Traditionally, power plants have bid into the Balancing Mechanism at prices which largely reflected the marginal cost of running the plant over that period, with capital and operational costs recouped over a longer period through forward markets and/or long-term contracts.
However, fossil fuel plants are now operating less of the time due to increases in wind and solar, with a greater proportion of their generation now occurring through the Balancing Mechanism. As such they are bidding at higher prices to recoup some of their costs, particularly during tight margin days.
Last winter saw imbalance prices reach £4,000/MWh on several occasions, with the day ahead wholesale price also exceeding £1,000/MWh. While this tended to take place over periods when EMNs were in force, there have already been examples of this effect in September of this year and in periods for which there is no EMN in force.

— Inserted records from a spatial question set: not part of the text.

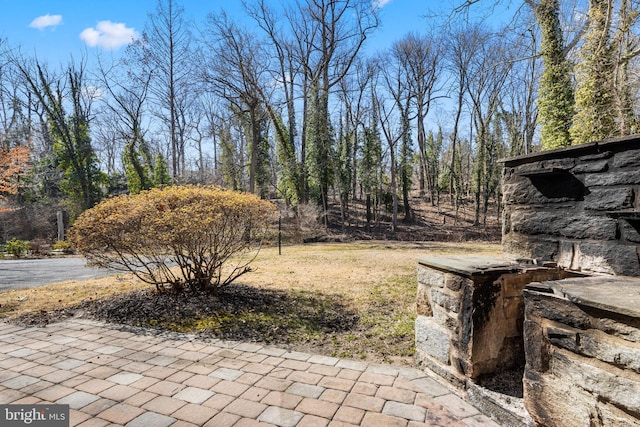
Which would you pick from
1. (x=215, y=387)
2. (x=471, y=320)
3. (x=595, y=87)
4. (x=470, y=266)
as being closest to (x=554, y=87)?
(x=595, y=87)

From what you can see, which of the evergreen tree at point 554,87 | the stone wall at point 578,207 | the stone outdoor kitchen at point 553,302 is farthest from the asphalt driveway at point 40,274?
the evergreen tree at point 554,87

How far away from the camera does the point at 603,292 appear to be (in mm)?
1554

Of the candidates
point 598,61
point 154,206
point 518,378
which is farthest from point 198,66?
point 518,378

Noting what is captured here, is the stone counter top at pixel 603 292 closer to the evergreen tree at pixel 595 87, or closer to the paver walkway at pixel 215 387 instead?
the paver walkway at pixel 215 387

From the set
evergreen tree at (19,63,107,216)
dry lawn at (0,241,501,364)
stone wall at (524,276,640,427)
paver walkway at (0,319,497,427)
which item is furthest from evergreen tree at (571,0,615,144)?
evergreen tree at (19,63,107,216)

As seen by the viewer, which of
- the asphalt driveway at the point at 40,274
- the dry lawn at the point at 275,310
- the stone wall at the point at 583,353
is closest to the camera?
the stone wall at the point at 583,353

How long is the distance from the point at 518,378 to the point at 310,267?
5728mm

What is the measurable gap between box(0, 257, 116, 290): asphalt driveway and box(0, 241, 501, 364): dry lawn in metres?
0.92

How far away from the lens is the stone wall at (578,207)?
202cm

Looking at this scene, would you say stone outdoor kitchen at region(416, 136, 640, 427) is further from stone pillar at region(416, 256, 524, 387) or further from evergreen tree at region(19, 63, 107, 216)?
evergreen tree at region(19, 63, 107, 216)

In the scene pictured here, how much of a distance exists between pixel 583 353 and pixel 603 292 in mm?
328

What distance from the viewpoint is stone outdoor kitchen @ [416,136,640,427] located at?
1.37 meters

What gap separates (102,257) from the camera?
4211 mm

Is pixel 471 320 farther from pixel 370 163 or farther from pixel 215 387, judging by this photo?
pixel 370 163
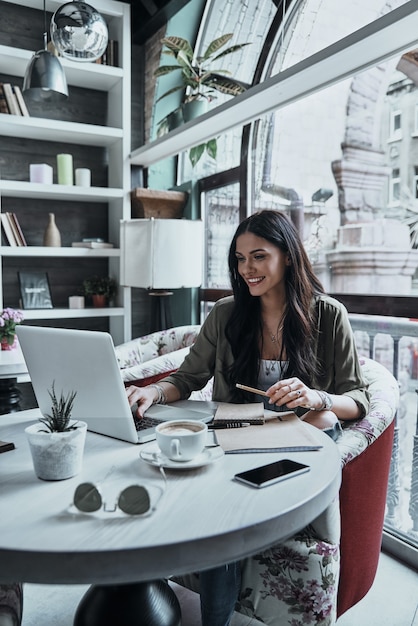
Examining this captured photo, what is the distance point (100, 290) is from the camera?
3707 millimetres

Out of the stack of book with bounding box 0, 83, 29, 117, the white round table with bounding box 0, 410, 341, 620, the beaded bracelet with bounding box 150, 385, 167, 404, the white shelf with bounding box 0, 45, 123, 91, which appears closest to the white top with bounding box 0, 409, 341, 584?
the white round table with bounding box 0, 410, 341, 620

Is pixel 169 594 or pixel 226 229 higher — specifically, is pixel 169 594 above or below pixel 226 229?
below

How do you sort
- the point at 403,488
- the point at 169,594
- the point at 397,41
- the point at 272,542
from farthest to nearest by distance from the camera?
1. the point at 403,488
2. the point at 397,41
3. the point at 169,594
4. the point at 272,542

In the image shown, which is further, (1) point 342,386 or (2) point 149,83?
(2) point 149,83

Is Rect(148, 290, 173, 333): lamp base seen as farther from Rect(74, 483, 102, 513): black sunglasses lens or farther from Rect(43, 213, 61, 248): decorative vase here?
Rect(74, 483, 102, 513): black sunglasses lens

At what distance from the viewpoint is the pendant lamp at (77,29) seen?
2059mm

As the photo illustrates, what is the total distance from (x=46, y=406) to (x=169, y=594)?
0.56 metres

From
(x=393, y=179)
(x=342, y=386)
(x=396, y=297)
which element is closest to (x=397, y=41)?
(x=393, y=179)

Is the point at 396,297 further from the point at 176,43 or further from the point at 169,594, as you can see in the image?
the point at 176,43

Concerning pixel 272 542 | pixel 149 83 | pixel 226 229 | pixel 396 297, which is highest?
pixel 149 83

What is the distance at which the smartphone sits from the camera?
98 centimetres

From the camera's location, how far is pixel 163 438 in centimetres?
108

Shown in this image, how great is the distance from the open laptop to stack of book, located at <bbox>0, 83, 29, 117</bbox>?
2.45 meters

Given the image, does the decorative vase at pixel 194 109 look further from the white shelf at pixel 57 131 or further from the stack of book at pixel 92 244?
the stack of book at pixel 92 244
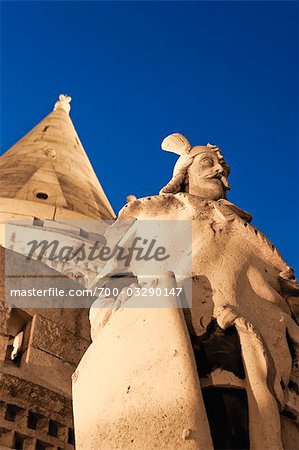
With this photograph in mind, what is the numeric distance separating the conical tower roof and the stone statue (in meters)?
6.13

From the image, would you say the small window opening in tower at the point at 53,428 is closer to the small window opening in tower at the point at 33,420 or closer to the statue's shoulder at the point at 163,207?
the small window opening in tower at the point at 33,420

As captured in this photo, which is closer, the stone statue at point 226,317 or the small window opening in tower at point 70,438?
the stone statue at point 226,317

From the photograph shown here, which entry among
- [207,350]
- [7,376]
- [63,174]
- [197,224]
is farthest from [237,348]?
[63,174]

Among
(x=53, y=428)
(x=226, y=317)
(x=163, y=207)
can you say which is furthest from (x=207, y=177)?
(x=53, y=428)

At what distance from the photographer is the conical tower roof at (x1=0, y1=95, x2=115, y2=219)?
11.0 meters

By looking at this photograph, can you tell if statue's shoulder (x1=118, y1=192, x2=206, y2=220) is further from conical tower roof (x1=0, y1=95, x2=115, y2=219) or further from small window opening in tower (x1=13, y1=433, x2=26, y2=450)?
conical tower roof (x1=0, y1=95, x2=115, y2=219)

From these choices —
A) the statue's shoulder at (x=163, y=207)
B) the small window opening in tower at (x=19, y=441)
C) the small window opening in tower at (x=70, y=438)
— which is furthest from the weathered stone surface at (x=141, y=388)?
the small window opening in tower at (x=70, y=438)

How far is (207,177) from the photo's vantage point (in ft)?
16.9

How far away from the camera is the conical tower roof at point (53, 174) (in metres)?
11.0

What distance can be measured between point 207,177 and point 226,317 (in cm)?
151

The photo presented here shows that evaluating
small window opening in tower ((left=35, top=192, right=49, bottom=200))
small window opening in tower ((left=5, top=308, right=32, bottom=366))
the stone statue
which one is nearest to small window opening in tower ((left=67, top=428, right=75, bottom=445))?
small window opening in tower ((left=5, top=308, right=32, bottom=366))

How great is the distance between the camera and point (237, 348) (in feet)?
12.8

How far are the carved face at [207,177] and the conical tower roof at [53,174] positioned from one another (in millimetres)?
5568

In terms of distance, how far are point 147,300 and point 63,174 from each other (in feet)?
28.4
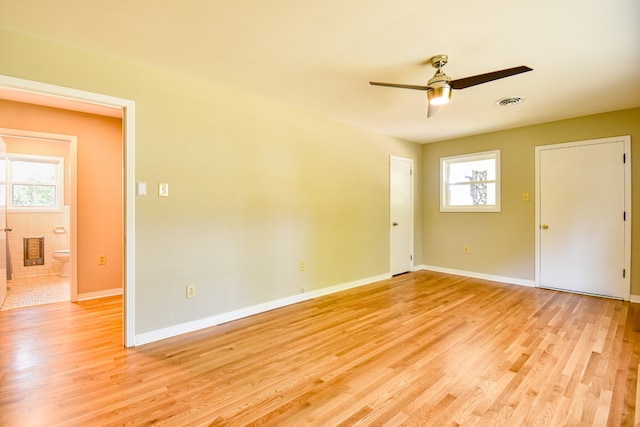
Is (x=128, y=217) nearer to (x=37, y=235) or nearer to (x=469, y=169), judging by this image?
(x=37, y=235)

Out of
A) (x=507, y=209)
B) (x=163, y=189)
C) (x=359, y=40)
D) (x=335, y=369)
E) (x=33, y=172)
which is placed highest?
(x=359, y=40)

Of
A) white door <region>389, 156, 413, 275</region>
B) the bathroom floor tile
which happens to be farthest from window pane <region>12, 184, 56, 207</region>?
white door <region>389, 156, 413, 275</region>

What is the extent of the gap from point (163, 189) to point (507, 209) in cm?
471

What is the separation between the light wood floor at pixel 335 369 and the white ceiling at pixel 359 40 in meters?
2.35

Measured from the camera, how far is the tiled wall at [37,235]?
4.84 metres

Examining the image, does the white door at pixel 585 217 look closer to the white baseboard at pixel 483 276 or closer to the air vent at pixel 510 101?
the white baseboard at pixel 483 276

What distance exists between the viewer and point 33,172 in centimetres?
507

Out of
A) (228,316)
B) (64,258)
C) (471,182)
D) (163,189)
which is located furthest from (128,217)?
(471,182)

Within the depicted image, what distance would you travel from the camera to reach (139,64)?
2549 mm

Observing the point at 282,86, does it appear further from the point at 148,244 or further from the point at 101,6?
the point at 148,244

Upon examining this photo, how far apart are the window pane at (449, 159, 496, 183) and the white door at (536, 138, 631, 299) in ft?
2.11

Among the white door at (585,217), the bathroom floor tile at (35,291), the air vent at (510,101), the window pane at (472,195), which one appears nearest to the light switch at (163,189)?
the bathroom floor tile at (35,291)

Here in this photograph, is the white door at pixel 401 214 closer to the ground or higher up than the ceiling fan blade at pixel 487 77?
closer to the ground

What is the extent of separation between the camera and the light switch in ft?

Transmission demand and forward prices
Normalised weather corrected transmission system demand is set to be higher than last year due to the removal of COVID-19 restrictions. The normalised peak transmission demand is expected in mid-December based on the ESO’s latest forecasts, with this expected to be 46.9GW. The minimum operational surplus is projected to be throughout December to mid-January excluding the Christmas period.
Minimum demand is expected to be 20.7GW, while maximum triad avoidance is expected to be 1.2GW.
Forward prices, including peak prices, are expected to be ahead of those in continental Europe for the majority of the winter period, with forward prices for baseload electricity during winter 2021/22 in GB higher than those in the French, Dutch and Belgian markets. As such, the ESO expects similar import/export patterns over the corresponding interconnectors as last winter.
There may be some occasions where GB exports to continental Europe, although this is unlikely to be during peak times. Should GB experience some tight/stress periods, the ESO expects GB prices to escalate and interconnectors to import.
National Grid ESO’s actions
National Grid ESO outlined how it may need to take actions across its five core areas to maintain operability of the network over the winter period.
Managing reactive power and hence voltage levels continues to be challenging during low demand periods, it said, and therefore actions needed to be taken could include:
- Contracting generators in advance to be available to provide reactive power
- Taking within-day trading actions, or bid/offer acceptances, via the Balancing Mechanism so that generators provide reactive power capability
- Working with transmission operators to ensure an appropriate outage plan for reactive equipment maintenance so critical reactive equipment can be in service to manage voltage when needed
- Taking within-day action to manage MW flows across the network and voltage levels
The ESO also pointed to Dynamic Containment, which was launched last year and has seen volumes continue to grow to over 900MW.
Dynamic Containment High will be launched this month, which will allow larger demand losses to be secured.
Costs for frequency response will increase as a result of the increased volume of response being procured, but this increase will be partially offset by a decrease in the cost of individual loss risk controls due to fewer targeted actions being taken on large infeed and outfeed loss risks, including generators and interconnectors.